Пропыленный, весь расцарапанный, с повязкой на глазу, подъехал Камиль-бек к воротам своего загородного сада. Скакал во весь опор, чуть не загнал коня…
Зачем спешил сюда, когда надо ему бежать из Самарканда, спасать свою голову? Едва пробился сквозь окружение… Собрал кое-как разбитые войска… Потом узнал о Самарканде, о Шахрухии, а там и остальное… Так подальше же от Самарканда! Куда угодно — в Хорасан, Сайрам, Шираз, Курган, Хиву, — но только не сюда!
И все же он здесь…
Огэ-Гюль встречает. Целует стремя. Быстро что-то говорит. А он вместо привета осипшим голосом:
— Он был уже?
— Кто — он?
— Дервиш бродячий был здесь?!
Молчит Огэ-Гюль, зачем-то гладит стремя. И что сказать ей? Что сказать?
— Он был?
Лицо Камиля искажает гнев. И тихо выступает кровь из чуть присохшей царапины под левым глазом.

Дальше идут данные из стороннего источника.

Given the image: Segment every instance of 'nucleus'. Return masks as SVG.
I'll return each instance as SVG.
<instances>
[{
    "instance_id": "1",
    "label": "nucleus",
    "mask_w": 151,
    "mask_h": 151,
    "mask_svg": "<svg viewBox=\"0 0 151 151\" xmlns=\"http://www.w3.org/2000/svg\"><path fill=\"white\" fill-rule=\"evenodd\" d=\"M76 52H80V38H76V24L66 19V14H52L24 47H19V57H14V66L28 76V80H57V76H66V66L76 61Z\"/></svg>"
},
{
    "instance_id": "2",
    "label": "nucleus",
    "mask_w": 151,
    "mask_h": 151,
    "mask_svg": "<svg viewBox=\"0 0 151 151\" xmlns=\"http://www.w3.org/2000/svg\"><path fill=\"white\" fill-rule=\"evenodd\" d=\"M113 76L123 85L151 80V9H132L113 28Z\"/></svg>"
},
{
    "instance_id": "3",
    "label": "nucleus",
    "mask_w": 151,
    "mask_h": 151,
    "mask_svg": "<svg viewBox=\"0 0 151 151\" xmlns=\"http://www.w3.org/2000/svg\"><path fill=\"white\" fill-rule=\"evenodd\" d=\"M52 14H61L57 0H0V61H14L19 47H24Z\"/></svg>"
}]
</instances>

Как он страшен! И всего страшнее искривленный в крике, но издающий только хриплый шепот рот и черные запекшиеся губы.
— Был. Только что ушел.
— О чем он спрашивал?
Огэ-Гюль кажется, что она отвечает, что-то так горячо, горячо говорит, но на самом-то деле едва шевелит губами.
— Ну?
Вдруг бросается она к мужу, обхватывает пропотевший, насквозь пропыленный сапог и, прижавшись к нему лицом, беззвучно плачет, и спина ее часто-часто дрожит.
Нетерпеливое движение ноги, и стремя больно бьет в плечо. Она отшатывается, закрывает лицо руками, размазывая грязь по щекам и по лбу.
— О чем он спрашивал?
— Он спрашивал… он спрашивал… — Глотая слезы, она шепчет что-то и вдруг кричит: — Что хочет делать мирза, он спрашивал!
И воет, воет, как раненая волчица.
— И ты сказала?
— Что сказала? Что сказала?! Что я знаю? Сказала, что он хочет найти какую-то тетрадь!
Свесившись с седла, Камиль хватает ее за волосы и плетью по лицу. Раз! Раз! Еще раз!
— Дура! Дура! Дура! Предательница подлая! Как ты смела сказать, ты лучше б откусила поганый свой язык!
Три красных полосы по грязному, опухшему от слез лицу. Три жгучих полосы.